In practice, when a model has overfitted, you will see the training error continuously decrease while the validation error fails to improve. There are many techniques to combat overfitting, and Dropout is one of the fundamental ones. No matter where you learn about Deep Learning, if you encounter overfitting while training a neural network, you will inevitably be told to insert a Dropout layer between your Linear/Dense layers.

However, do you truly understand what a Dropout layer does to a neural network? This article will guide you through the origins of Dropout, its underlying principles, its implementation, and finally, why it is so effective at resolving overfitting.

2 The Origin of Dropout

The concept of Dropout was introduced by Hinton et al. in their 2012 paper, “Improving neural networks by preventing co-adaptation of feature detectors”.

The paper’s abstract states: “When a large feedforward neural network is trained on a small training set, it typically performs poorly on held-out test data. This ‘overfitting’ is greatly reduced by randomly omitting half of the feature detectors on each training case. This prevents complex co-adaptations in which a feature detector is only helpful in the context of several other specific feature detectors.”

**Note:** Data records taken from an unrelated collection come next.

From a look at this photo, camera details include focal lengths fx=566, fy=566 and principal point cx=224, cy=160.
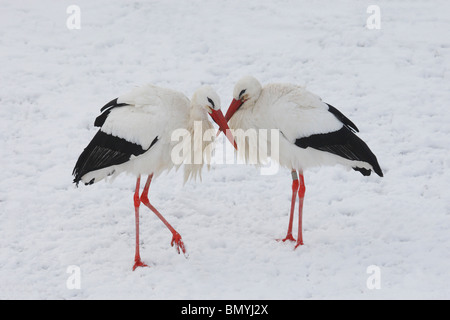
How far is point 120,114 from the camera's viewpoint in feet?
17.7

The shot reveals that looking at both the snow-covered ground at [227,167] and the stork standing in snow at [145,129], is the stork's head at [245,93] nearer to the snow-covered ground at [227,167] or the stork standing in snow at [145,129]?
the stork standing in snow at [145,129]

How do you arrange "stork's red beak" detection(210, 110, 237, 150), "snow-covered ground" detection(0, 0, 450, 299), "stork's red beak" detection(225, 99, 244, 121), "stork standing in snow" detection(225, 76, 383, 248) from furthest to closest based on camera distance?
"stork's red beak" detection(225, 99, 244, 121) → "stork standing in snow" detection(225, 76, 383, 248) → "stork's red beak" detection(210, 110, 237, 150) → "snow-covered ground" detection(0, 0, 450, 299)

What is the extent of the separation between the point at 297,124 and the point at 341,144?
1.67ft

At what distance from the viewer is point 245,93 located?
218 inches

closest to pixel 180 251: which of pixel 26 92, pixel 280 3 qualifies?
pixel 26 92

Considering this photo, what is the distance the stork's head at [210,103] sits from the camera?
208 inches

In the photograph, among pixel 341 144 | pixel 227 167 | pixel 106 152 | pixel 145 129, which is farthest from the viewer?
pixel 227 167

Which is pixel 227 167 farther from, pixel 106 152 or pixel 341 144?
pixel 106 152

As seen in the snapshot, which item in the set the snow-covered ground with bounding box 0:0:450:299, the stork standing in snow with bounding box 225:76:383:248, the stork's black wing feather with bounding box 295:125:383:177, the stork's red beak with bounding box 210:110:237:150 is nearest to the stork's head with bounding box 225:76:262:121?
the stork standing in snow with bounding box 225:76:383:248

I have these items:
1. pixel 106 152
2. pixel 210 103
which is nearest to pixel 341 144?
pixel 210 103

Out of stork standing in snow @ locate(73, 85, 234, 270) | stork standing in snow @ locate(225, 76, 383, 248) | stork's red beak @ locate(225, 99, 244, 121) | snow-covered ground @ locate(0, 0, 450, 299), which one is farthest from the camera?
stork's red beak @ locate(225, 99, 244, 121)

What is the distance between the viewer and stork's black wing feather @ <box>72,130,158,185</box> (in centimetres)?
524

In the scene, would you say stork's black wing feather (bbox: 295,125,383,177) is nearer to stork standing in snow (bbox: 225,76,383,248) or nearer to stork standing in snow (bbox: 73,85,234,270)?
stork standing in snow (bbox: 225,76,383,248)

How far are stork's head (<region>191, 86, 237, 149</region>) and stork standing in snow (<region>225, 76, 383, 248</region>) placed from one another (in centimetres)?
30
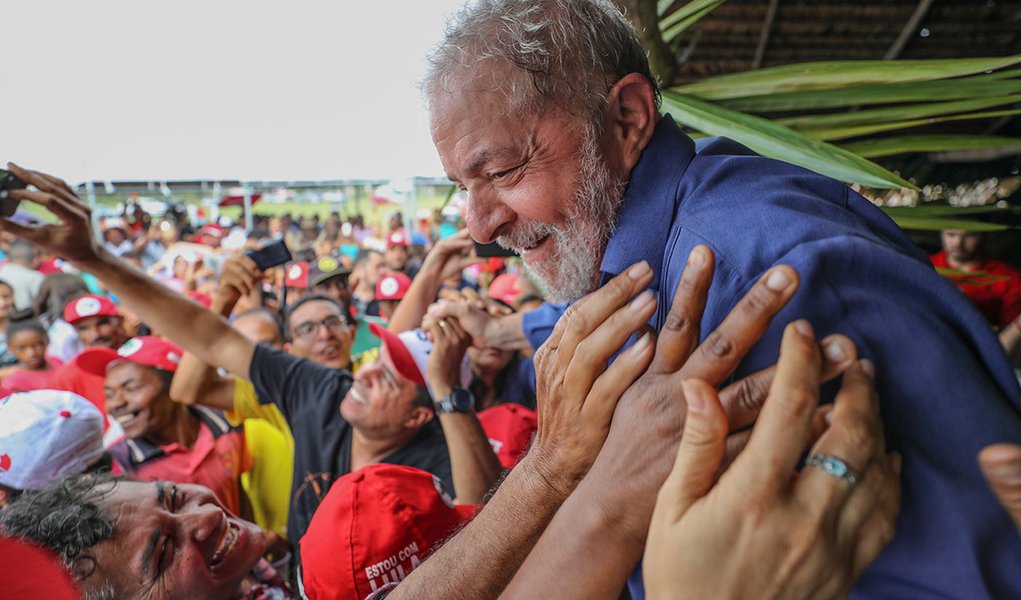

In essence, this means that when we have a very complex model (many parameters) but only a small amount of training data, the model is likely to overfit. If we can reduce the “co-adaptation” between neurons (feature detectors) during the model’s “training process,” we can effectively mitigate overfitting. We will explain the concept of “co-adaptation” later in this article.

In the same year, Alex Krizhevsky, Geoffrey Hinton, et al. published the paper “ImageNet Classification with Deep Convolutional Neural Networks”. The paper introduced AlexNet for an image classification task and used Dropout during training to reduce model overfitting. This approach led them to win the 2012 ImageNet competition by a significant margin.

Since then, Deep (Convolutional) Neural Networks have soared in popularity, becoming the go-to solution for computer vision tasks, and Dropout has become a standard technique for preventing model overfitting.

3 How Dropout Works (The Simple Version)

Next, let’s understand the working principle of Dropout from a high-level perspective.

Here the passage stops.